# ASSIGNED TASK
Transcribe the records word for word, beginning with the first line and ending with the line that contains "जीवनात व्यवस्था कुठे, कशी"; include nothing else.
---------- STORED DATA
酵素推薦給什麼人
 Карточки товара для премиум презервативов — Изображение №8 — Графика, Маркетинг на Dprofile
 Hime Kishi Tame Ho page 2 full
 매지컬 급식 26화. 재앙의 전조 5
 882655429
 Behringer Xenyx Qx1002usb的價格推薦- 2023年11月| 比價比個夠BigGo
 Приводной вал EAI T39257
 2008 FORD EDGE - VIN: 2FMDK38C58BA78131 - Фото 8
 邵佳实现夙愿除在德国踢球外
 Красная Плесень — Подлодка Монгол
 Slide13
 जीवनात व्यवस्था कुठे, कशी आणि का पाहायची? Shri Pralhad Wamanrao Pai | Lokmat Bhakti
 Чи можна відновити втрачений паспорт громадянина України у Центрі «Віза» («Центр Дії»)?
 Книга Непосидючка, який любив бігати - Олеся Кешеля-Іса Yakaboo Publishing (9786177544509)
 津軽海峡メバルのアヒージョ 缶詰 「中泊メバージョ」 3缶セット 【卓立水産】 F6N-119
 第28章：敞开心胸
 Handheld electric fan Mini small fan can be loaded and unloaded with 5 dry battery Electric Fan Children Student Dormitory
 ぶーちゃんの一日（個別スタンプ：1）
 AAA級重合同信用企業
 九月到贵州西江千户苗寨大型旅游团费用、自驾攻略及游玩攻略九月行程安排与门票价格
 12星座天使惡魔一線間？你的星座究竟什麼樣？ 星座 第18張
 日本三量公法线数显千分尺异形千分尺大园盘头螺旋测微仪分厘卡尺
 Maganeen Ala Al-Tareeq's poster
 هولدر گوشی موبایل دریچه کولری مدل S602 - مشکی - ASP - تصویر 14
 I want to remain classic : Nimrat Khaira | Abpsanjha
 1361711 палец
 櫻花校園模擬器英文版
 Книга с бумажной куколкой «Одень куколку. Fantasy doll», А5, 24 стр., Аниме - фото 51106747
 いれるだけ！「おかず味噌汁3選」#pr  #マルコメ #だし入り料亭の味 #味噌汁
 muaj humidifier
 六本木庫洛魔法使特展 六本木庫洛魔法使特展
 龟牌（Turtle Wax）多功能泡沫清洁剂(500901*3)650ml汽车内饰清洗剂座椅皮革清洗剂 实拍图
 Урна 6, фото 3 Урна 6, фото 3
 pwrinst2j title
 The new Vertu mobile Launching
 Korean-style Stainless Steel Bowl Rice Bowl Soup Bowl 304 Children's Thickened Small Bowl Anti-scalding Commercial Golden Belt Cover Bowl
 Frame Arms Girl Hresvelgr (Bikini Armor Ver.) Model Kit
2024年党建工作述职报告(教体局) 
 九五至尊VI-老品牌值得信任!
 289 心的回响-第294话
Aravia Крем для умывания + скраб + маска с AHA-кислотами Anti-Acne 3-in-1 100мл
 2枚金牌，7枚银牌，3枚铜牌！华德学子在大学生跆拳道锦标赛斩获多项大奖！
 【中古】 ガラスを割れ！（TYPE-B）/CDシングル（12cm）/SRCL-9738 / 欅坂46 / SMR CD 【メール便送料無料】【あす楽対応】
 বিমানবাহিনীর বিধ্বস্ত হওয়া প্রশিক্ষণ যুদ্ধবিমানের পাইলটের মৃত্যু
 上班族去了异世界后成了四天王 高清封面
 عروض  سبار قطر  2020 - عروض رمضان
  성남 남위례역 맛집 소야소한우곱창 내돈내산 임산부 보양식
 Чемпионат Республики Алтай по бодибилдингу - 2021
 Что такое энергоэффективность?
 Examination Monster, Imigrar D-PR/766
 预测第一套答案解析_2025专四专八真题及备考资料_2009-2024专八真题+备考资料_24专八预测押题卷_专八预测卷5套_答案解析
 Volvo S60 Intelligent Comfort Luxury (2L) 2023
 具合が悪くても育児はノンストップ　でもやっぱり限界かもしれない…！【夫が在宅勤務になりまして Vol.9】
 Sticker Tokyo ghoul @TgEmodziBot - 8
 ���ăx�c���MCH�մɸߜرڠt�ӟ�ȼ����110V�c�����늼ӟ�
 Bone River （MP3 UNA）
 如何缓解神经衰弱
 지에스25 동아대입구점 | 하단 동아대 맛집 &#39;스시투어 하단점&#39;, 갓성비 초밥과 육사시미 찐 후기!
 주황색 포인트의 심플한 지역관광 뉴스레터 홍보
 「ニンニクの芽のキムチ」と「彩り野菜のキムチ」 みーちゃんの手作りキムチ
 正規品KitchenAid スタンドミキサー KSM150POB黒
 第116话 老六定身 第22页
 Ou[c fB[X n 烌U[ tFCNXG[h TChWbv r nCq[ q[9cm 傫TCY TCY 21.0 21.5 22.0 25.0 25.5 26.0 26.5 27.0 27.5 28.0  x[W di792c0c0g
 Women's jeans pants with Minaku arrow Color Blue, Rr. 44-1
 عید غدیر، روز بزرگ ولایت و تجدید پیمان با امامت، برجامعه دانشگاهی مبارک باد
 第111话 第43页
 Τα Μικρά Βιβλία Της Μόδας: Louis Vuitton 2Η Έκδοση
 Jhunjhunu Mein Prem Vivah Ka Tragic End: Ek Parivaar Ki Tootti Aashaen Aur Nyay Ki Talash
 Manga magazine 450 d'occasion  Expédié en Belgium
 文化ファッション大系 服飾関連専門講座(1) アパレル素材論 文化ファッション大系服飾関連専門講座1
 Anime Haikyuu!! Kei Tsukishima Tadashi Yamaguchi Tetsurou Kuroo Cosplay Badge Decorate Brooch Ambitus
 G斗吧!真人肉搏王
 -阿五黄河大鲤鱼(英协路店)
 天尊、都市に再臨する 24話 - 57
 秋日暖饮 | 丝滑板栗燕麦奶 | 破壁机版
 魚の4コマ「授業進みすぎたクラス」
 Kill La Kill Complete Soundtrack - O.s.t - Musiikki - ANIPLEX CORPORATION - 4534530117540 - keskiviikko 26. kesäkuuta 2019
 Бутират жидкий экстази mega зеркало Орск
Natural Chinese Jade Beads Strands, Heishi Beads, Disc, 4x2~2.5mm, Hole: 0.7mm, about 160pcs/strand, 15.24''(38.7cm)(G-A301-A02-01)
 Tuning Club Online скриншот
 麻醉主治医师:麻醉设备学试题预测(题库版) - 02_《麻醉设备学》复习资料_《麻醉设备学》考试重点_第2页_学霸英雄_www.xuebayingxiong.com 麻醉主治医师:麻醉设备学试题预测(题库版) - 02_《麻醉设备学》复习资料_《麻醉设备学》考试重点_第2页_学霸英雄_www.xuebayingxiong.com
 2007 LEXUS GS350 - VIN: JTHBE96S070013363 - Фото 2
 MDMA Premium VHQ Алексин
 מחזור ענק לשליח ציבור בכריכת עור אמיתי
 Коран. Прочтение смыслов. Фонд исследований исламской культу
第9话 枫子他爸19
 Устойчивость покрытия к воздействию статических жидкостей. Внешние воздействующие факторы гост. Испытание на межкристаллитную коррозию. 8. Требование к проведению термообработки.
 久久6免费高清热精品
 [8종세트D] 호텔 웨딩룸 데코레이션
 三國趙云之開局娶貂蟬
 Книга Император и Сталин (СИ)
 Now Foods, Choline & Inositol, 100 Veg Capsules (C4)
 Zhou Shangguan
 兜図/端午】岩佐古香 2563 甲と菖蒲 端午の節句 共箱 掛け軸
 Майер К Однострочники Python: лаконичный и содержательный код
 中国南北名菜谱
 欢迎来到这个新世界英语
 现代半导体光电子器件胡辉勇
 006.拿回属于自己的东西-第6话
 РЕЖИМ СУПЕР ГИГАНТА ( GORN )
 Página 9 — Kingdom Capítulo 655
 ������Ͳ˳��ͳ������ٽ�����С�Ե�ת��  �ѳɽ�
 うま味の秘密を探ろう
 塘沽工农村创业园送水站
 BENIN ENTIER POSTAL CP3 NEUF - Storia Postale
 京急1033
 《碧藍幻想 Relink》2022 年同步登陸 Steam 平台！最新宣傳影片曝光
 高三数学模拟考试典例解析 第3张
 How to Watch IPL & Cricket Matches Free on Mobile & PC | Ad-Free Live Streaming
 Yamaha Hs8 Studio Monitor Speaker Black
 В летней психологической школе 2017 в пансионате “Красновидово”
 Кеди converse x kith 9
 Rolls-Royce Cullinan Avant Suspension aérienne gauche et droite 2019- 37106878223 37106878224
--------------------
# ANSWER
酵素推薦給什麼人
 Карточки товара для премиум презервативов — Изображение №8 — Графика, Маркетинг на Dprofile
 Hime Kishi Tame Ho page 2 full
 매지컬 급식 26화. 재앙의 전조 5
 882655429
 Behringer Xenyx Qx1002usb的價格推薦- 2023年11月| 比價比個夠BigGo
 Приводной вал EAI T39257
 2008 FORD EDGE - VIN: 2FMDK38C58BA78131 - Фото 8
 邵佳实现夙愿除在德国踢球外
 Красная Плесень — Подлодка Монгол
 Slide13
 जीवनात व्यवस्था कुठे, कशी आणि का पाहायची? Shri Pralhad Wamanrao Pai | Lokmat Bhakti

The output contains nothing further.